Cumhurbaşkanı Erdoğan, “Emisyon Ticaret Sistemi’ni de ihtiva eden iklim kanunumuzu çok yakında Meclisimize sunacağız.” diye konuştu.
Cumhurbaşkanı Recep Tayyip Erdoğan, Birleşmiş Milletler (BM) İklim Değişikliği Çerçeve Sözleşmesi 29. Taraflar Konferansı (COP29) kapsamında düzenlenen Dünya Liderleri İklim Zirvesi’nde önemli açıklamalarda bulundu. Bu zirve, iklim değişikliğine karşı alınacak önlemleri ve ülkelerin taahhütlerini tartışmak adına kritik bir platform olarak öne çıkarken, Erdoğan burada Türkiye’nin iklim hedeflerine dair vizyonunu da paylaştı.
Konuşmasında Erdoğan, “2053 yılı için net sıfır emisyona ulaşma ve yeşil kalkınma vizyonumuz ekseninde kilit sektorlerimizi dönüştürüyoruz.” şeklinde ifadeler kullanarak Türkiye’nin iklim politikalarında atılacak adımlara vurgu yaptı. Bu kapsamda, Türkiye’nin çevre dostu enerji kaynaklarına yönelmesinin ve sanayinin modernizasyonunun önemine değindi.

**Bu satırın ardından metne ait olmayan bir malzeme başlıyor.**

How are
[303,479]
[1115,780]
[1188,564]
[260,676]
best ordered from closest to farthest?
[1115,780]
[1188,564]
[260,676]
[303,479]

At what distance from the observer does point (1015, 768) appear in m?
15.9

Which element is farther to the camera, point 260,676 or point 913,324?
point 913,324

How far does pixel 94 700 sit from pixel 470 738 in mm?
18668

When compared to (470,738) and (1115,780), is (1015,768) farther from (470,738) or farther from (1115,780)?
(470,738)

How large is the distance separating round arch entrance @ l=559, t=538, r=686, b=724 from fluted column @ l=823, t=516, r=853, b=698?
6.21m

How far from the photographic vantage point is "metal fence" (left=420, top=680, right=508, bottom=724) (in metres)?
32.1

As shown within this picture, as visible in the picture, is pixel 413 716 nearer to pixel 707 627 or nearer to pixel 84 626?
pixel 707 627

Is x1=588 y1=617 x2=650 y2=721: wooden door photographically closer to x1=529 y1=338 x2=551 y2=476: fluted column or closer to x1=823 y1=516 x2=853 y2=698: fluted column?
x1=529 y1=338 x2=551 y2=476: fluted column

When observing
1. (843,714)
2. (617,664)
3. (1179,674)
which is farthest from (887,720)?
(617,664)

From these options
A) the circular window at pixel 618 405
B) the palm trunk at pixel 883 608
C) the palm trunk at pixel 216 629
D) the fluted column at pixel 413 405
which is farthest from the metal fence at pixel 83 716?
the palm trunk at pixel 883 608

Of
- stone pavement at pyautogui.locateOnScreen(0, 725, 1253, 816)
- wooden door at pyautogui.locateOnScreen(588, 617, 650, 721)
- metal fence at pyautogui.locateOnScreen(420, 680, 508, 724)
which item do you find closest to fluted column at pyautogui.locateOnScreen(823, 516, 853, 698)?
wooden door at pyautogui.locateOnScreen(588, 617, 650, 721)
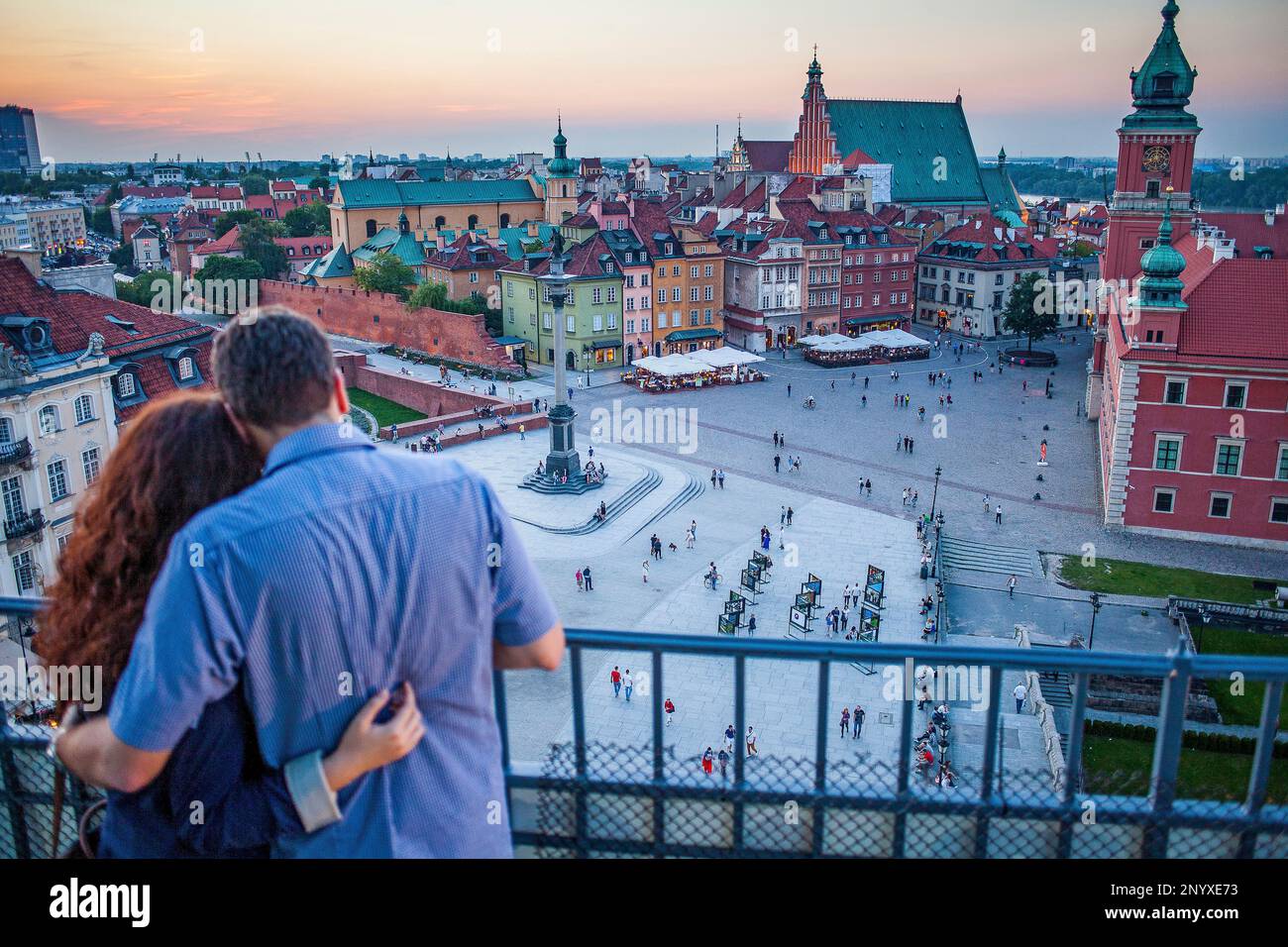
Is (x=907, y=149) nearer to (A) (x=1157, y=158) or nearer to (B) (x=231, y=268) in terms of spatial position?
(A) (x=1157, y=158)

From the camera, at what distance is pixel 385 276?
174 ft

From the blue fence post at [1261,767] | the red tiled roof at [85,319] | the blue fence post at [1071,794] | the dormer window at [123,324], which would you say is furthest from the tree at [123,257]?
the blue fence post at [1261,767]

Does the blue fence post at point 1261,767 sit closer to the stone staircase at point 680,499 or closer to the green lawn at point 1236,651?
the green lawn at point 1236,651

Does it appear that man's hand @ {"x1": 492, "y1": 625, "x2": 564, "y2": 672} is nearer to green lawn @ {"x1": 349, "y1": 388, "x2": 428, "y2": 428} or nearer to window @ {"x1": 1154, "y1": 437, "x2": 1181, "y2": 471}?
window @ {"x1": 1154, "y1": 437, "x2": 1181, "y2": 471}

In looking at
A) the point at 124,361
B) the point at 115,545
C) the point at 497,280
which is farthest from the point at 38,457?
the point at 497,280

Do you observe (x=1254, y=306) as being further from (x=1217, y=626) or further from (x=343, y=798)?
(x=343, y=798)

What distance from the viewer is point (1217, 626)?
21328mm

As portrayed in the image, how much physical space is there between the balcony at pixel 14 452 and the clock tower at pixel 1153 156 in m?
33.5

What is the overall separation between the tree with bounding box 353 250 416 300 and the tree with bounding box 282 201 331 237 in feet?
89.4

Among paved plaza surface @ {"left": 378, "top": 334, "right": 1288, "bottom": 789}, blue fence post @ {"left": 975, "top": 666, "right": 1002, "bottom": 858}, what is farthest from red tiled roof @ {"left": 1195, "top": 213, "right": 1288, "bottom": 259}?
blue fence post @ {"left": 975, "top": 666, "right": 1002, "bottom": 858}

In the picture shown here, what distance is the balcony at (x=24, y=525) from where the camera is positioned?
17766 millimetres

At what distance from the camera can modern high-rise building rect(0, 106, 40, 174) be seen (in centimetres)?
16238

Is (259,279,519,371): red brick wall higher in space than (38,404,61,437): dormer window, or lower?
lower

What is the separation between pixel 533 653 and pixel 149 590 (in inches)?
41.4
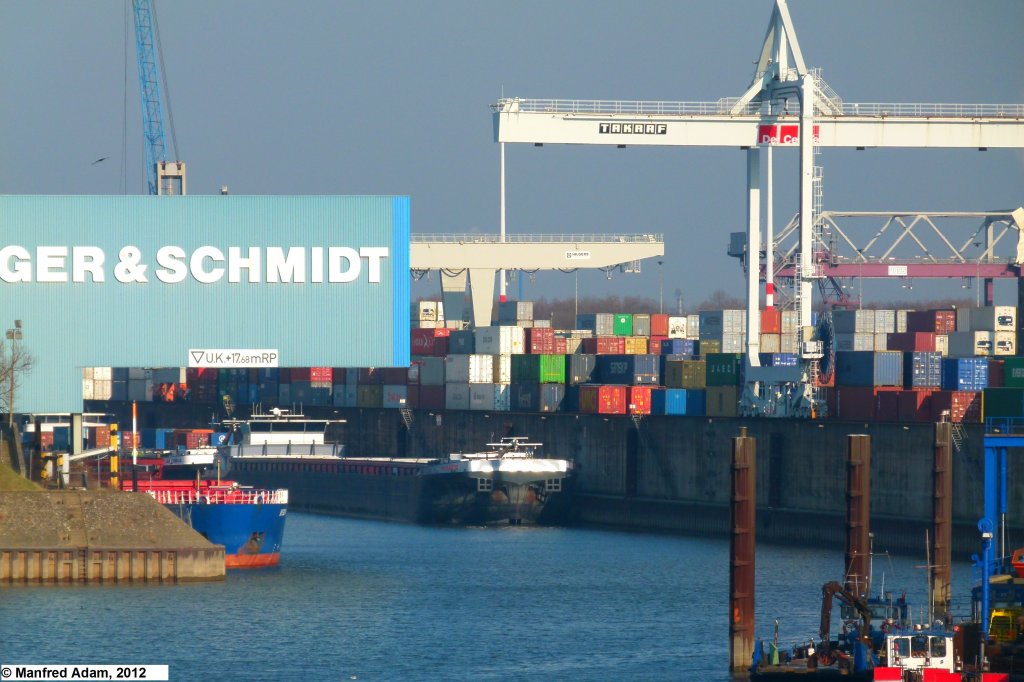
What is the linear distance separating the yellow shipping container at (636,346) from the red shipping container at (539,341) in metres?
3.91

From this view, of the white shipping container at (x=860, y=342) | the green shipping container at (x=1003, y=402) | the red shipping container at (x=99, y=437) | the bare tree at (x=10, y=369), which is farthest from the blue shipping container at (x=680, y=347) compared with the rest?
the bare tree at (x=10, y=369)

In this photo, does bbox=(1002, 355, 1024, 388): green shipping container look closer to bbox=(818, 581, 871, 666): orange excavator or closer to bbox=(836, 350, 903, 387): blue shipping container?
bbox=(836, 350, 903, 387): blue shipping container

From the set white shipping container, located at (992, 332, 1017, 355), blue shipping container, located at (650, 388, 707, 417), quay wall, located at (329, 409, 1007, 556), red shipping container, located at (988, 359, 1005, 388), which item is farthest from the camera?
blue shipping container, located at (650, 388, 707, 417)

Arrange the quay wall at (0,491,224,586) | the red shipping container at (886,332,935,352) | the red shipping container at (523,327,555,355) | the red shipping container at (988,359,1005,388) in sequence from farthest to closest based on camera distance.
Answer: the red shipping container at (523,327,555,355) < the red shipping container at (886,332,935,352) < the red shipping container at (988,359,1005,388) < the quay wall at (0,491,224,586)

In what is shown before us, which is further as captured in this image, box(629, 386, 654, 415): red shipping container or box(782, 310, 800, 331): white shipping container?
box(629, 386, 654, 415): red shipping container

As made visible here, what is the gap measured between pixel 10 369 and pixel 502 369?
3609 cm

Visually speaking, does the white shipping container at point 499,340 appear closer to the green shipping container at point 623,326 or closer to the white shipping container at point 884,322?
the green shipping container at point 623,326

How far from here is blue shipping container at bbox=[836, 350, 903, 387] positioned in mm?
77812

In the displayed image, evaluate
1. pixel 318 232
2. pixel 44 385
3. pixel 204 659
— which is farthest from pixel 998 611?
pixel 44 385

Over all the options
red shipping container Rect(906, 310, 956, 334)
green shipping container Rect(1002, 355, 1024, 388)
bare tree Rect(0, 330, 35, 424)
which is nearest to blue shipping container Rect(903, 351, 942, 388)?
green shipping container Rect(1002, 355, 1024, 388)

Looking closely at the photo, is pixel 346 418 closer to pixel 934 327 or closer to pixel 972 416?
pixel 934 327

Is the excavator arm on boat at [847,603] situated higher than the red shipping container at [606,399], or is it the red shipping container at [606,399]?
the red shipping container at [606,399]

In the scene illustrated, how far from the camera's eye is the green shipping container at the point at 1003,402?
223 ft

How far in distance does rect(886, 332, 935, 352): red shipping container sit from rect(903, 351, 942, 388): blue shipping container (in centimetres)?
1010
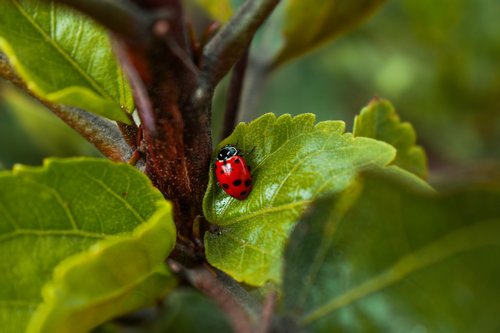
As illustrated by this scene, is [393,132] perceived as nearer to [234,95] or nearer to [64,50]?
[234,95]

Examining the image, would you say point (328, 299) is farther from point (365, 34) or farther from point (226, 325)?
point (365, 34)

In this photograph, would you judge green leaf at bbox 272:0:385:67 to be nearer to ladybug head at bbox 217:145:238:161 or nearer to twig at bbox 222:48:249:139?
twig at bbox 222:48:249:139

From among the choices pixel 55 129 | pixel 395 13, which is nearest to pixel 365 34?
pixel 395 13

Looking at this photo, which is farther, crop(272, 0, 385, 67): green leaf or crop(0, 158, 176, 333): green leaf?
crop(272, 0, 385, 67): green leaf

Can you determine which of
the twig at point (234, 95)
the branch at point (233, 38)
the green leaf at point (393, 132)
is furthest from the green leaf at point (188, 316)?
the branch at point (233, 38)

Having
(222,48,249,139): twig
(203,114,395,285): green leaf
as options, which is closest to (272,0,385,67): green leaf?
(222,48,249,139): twig

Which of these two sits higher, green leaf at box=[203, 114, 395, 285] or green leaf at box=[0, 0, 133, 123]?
green leaf at box=[0, 0, 133, 123]
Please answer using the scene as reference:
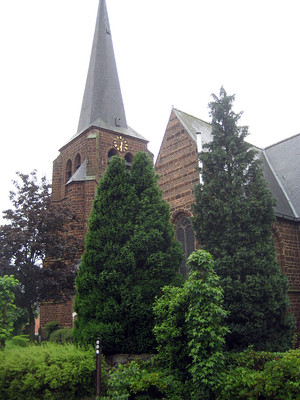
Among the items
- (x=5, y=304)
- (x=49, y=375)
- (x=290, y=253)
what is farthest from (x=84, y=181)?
(x=49, y=375)

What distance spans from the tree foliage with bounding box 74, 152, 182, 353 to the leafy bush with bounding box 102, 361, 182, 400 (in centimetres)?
163

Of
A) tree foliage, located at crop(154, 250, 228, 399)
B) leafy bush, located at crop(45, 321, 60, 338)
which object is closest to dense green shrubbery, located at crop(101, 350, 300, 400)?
tree foliage, located at crop(154, 250, 228, 399)

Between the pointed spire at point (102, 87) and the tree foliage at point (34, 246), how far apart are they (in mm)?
13683

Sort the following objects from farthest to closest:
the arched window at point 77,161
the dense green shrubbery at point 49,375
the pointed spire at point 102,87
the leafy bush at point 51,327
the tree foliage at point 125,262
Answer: the pointed spire at point 102,87 → the arched window at point 77,161 → the leafy bush at point 51,327 → the tree foliage at point 125,262 → the dense green shrubbery at point 49,375

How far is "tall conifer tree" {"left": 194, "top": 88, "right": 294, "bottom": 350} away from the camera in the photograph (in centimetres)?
1123

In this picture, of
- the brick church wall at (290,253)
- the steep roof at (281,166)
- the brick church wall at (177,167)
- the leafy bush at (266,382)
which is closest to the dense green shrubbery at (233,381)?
the leafy bush at (266,382)

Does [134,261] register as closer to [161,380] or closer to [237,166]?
[161,380]

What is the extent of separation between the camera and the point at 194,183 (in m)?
18.1

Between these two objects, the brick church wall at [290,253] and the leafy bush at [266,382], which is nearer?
the leafy bush at [266,382]

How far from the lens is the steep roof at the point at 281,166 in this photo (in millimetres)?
18641

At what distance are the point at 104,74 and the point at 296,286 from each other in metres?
23.8

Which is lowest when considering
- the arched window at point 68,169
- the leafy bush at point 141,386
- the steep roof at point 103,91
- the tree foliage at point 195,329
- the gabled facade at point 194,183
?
the leafy bush at point 141,386

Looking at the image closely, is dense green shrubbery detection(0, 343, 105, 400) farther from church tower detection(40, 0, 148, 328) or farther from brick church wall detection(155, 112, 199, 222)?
church tower detection(40, 0, 148, 328)

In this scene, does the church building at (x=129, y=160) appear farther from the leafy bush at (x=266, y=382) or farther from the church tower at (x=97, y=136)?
the leafy bush at (x=266, y=382)
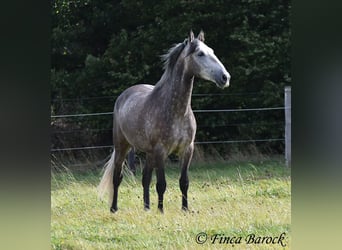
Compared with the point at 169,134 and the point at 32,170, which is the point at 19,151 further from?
the point at 169,134

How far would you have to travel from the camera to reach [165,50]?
4.15 metres

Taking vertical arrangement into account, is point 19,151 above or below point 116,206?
above

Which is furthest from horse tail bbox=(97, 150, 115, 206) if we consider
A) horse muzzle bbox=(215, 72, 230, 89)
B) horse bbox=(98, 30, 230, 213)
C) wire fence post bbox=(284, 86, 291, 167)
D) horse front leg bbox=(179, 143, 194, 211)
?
wire fence post bbox=(284, 86, 291, 167)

Türkiye’nin 2053 vizyonu çerçevesinde önemli bir adım daha atacaklarını belirten Erdoğan, “Emisyon Ticaret Sistemi’ni de ihtiva eden iklim kanunumuzu çok yakında Meclisimize sunacağız.” diyerek, sürdürülebilir bir çevre için yasal düzenlemelerin yapılacağına dair sinyal verdi. Bu yeni yasa ile Türkiye’nin emisyon takibi ve azaltımı konusunda daha etkin bir mekanizmanın devreye girmesi bekleniyor.
Daha fazla yenilenebilir enerji kaynağına geçiş yapacaklarının altını çizen Erdoğan, mevcut rüzgar ve güneş enerjisi kurulu gücünün şu anda 31 bin megavat seviyesinde olduğunu, bu rakamı 2035 yılında 120 bin megavata çıkarmayı hedeflediklerini ifade etti. Bu açıklama, Türkiye’nin enerji alanındaki dönüşüm hedeflerini destekleyen bir mesaj niteliği taşıyor.
Ayrıca, Türkiye’nin 2026 yılında BM İklim Değişikliği 31. Taraflar Konferansı’na ev sahipliği yapmak için adaylığını açıkladığını belirten Cumhurbaşkanı, bu konudaki destek veren ülkeler için teşekkür etti. Bu durum, Türkiye’nin iklim konularında daha etkin bir rol üstlenme arzusunu gösteriyor.
Erdoğan, yaşanan Gazze krizine de değinerek, “Bu ağır insani ve çevre felaketine sebep olanların uluslararası mahkemelerde bunun hesabını vermeleri gerektiğini düşünüyoruz.” ifadelerini kullanarak, bölgesel insani durumlarla ilgili uluslararası duyarlılık çağrısında bulundu.
Son olarak, “Sıfır Atık Projesi iklim değişikliğiyle mücadelemize güç katıyor. Projenin başlangıcından bu yana 5,9 milyon ton sera gazı emisyonunun önüne geçtik.” sözleriyle, Türkiye’nin çevre koruma projelerini ve bunların başarısını vurguladı. Bu tür projelerin iklim değişikliğiyle mücadelede hayati öneme sahip olduğunu belirtti.
Sonuç olarak, Cumhurbaşkanı Erdoğan’ın bu zirvedeki konuşması, Türkiye’nin iklim değişikliği konusundaki kararlılığını, yenilenebilir enerji hedeflerini ve uluslararası işbirliğinin önemini gözler önüne serdi. Bu tür zirvelerde yapılan taahhütler, gelecekte iklim politikalarının şekillenmesinde kritik bir rol oynayacak.